US-based Fidelity Investments announced the launch this week of a digital assets management business catering to hedge funds, corporations and families.

The new branch, Fidelity Digital Assets Service, will offer handling, storage and trade execution services for investors interested in cryptocurrencies.

The 72-year old firm is venturing into the volatile cryptocurrency markets despite minimal regulation and declining prices.

Fidelity CEO Abigail Johnson is not fazed by the recent bitcoin downturn. On the contrary, she expressed a confident outlook in a recent press release.

“Our goal is to make digitally native assets, such as bitcoin, more accessible to investors.

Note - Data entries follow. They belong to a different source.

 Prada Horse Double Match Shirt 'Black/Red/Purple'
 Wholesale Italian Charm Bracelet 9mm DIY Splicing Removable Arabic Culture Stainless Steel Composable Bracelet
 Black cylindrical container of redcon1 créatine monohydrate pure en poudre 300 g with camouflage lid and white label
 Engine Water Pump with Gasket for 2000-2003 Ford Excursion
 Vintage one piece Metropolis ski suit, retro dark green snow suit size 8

We expect to continue investing and experimenting, over the long-term, with ways to make this emerging asset class easier for our clients to understand and use.”

In an interview with CNBC, Fidelity Digital Asset manager Tom Jessop said that the idea for a standalone crypto investment company has been more than a year in the works.

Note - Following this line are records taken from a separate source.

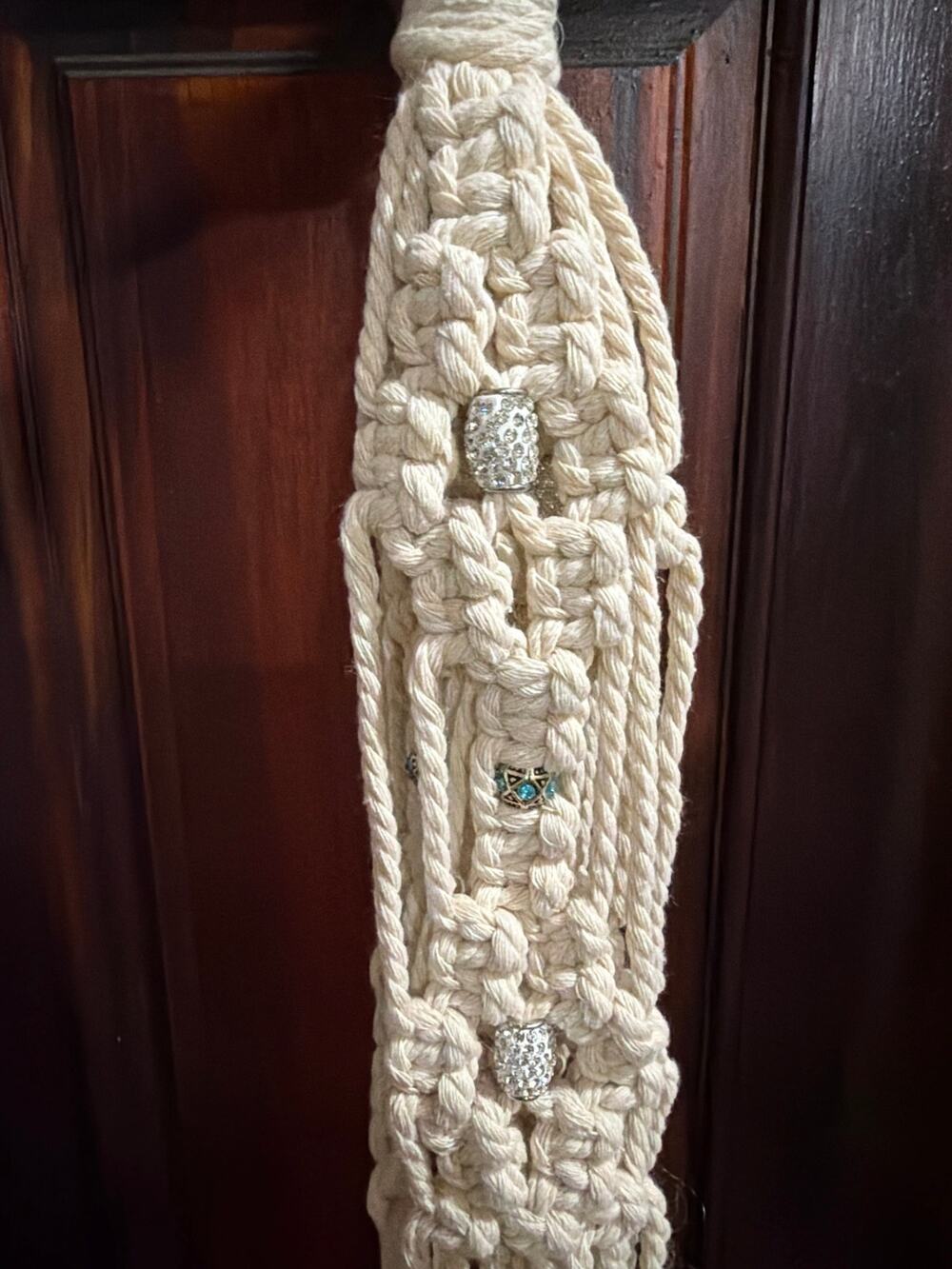 Handmade Crochet Plant Holder in White 34" long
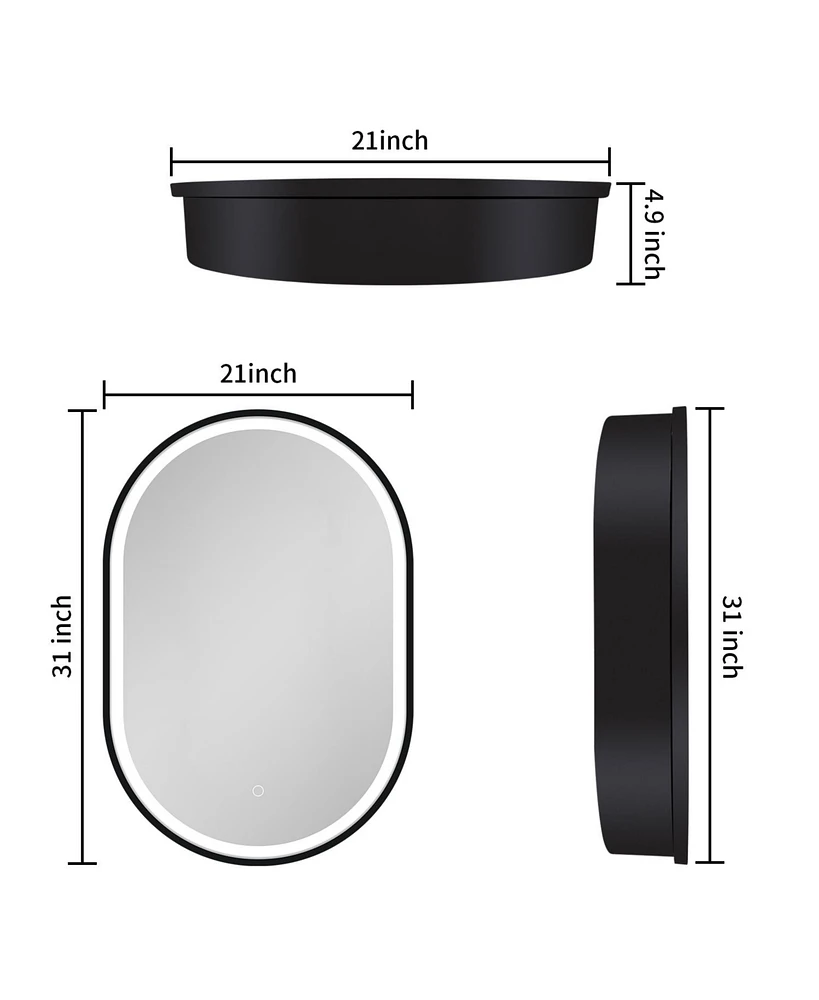 31x21" Led Oval Bathroom Medicine Cabinet with Mirror, 3 Color Temps, Anti-Fog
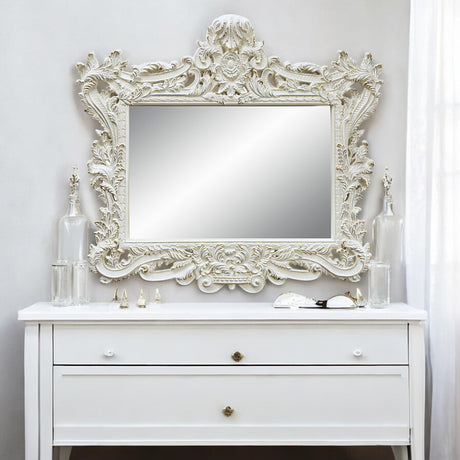 Adara Antique White Mirror - Ornate Home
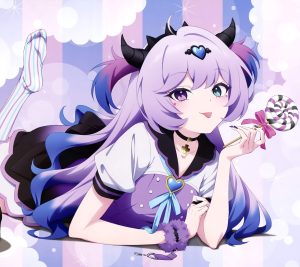 Needy Girl Overdose Purple Lollipop.Android wallpaper 2160x1920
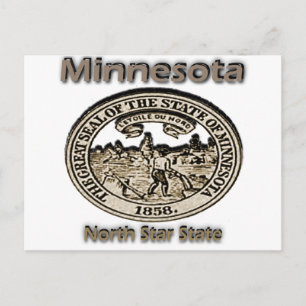 Cartão Postal MinnMinnesota North Star State Seal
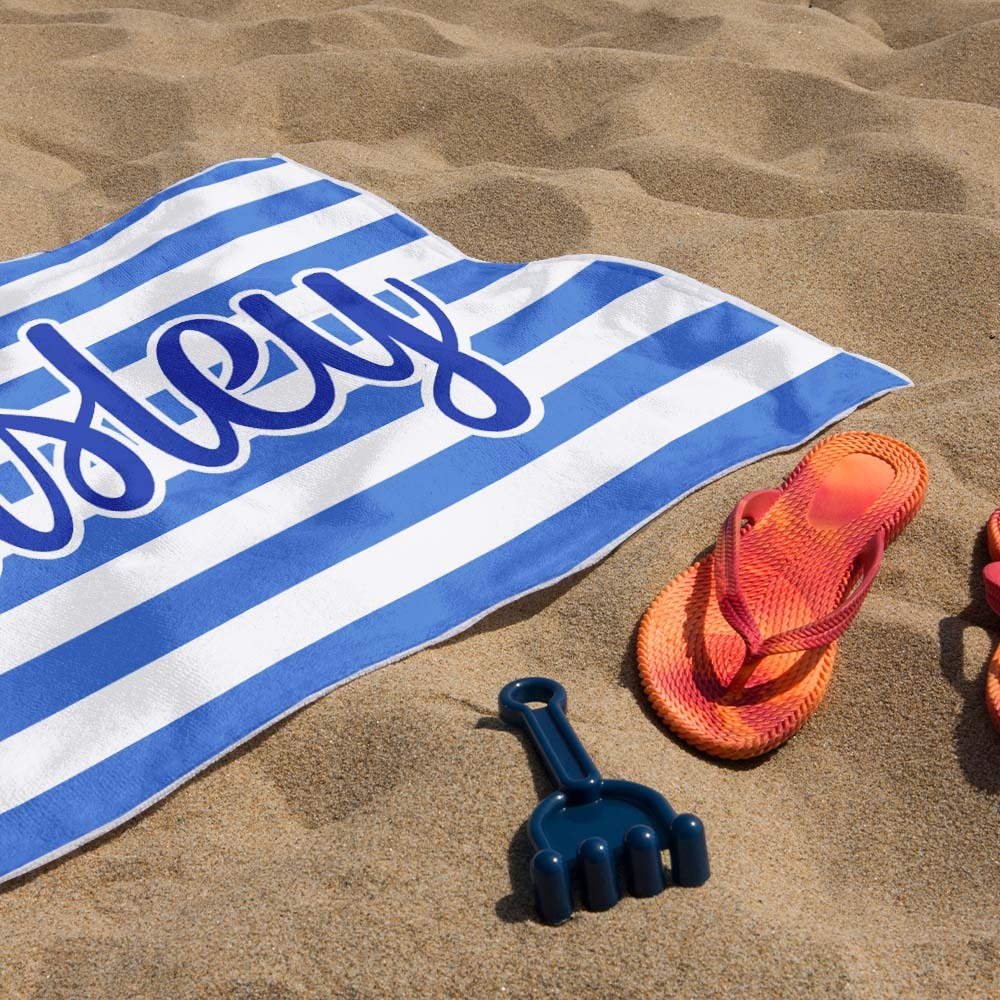 Custom Beach Towel Retro Stripe Style Personalized Name Bath Towel Pool Towel - auphotoblanket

“We saw that there were certain things institutions needed that only a firm like Fidelity could provide,” Jessop explained. “We’ve got technology we’ve repurposed from other parts of Fidelity — we can leverage all the resources of a big organisation.”

The Digital Asset firm already works with more than 13,000 institutional clients. With the launch of cryptocurrency services, Jessop expects this number to increase.

Where (Almost) No Large Firm Has Gone Before

There are few major US companies in the cryptocurrency custodial market. It is a gamble, but Fidelity’s commitment is no bluff. The Digital Assets Service will operate as a separate company out of offices in Boston, with a staff of 100.

And unlike other established firms, Fidelity Investments has a close and somewhat personal tie to the cryptocurrency community.

Since 2014, CEO Abigail Johnson has been advocating the potential of blockchain technologies. She was also one of the first to see massive value in bitcoin and its alt-coin cousins.

“A few plus years ago, myself and a few other senior executives here were just curious about what was going on particularly with bitcoin,” Johnson told CNBC recently. “We started getting together to say ‘we’re got to understand this.’”

At Johnson’s urging, Fidelity Investments entered the field of coin mining — they started when bitcoin’s price hovered at $180 and haven’t disclosed profits although the CEO has mentioned it going “surprisingly” well.

Fidelity recently started accepting charitable donations in bitcoin as well, demonstrating the firm’s awareness of its diverse customer base.